## Exercise prompt
Exclude images; transcribe the rest of the data exactly.

## Raw data
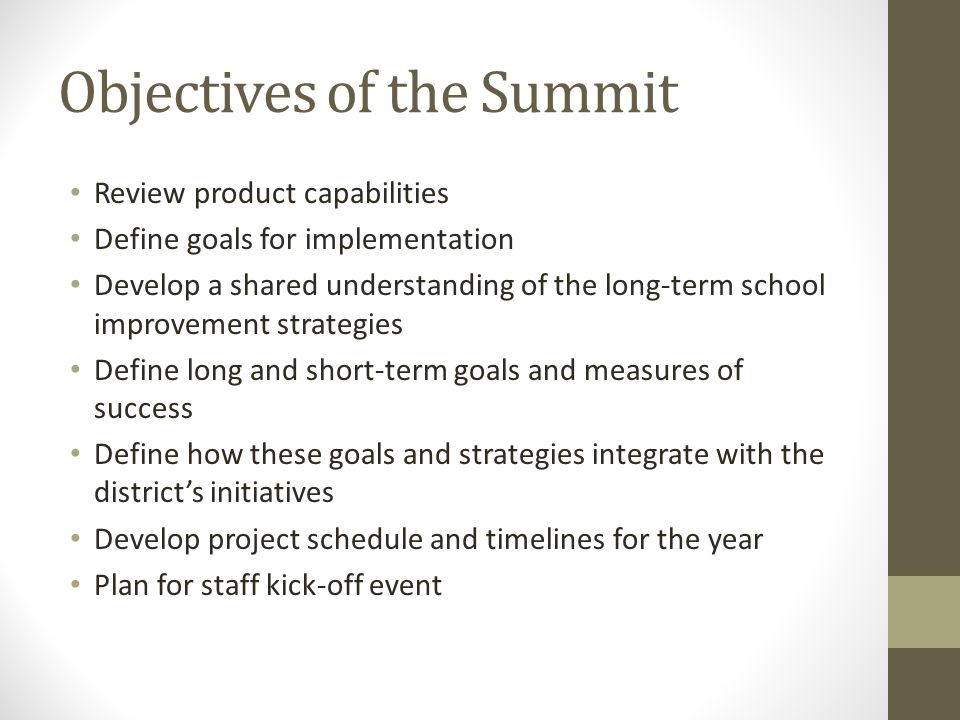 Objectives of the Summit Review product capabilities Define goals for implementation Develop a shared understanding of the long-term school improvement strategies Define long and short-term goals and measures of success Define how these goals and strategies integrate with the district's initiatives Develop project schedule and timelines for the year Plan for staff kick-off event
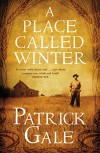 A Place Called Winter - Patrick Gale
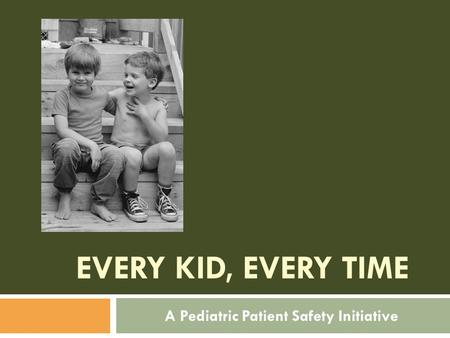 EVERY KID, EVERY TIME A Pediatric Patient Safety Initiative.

## Answer box
 Objectives of the Summit Review product capabilities Define goals for implementation Develop a shared understanding of the long-term school improvement strategies Define long and short-term goals and measures of success Define how these goals and strategies integrate with the district's initiatives Develop project schedule and timelines for the year Plan for staff kick-off event
 A Place Called Winter - Patrick Gale
 EVERY KID, EVERY TIME A Pediatric Patient Safety Initiative.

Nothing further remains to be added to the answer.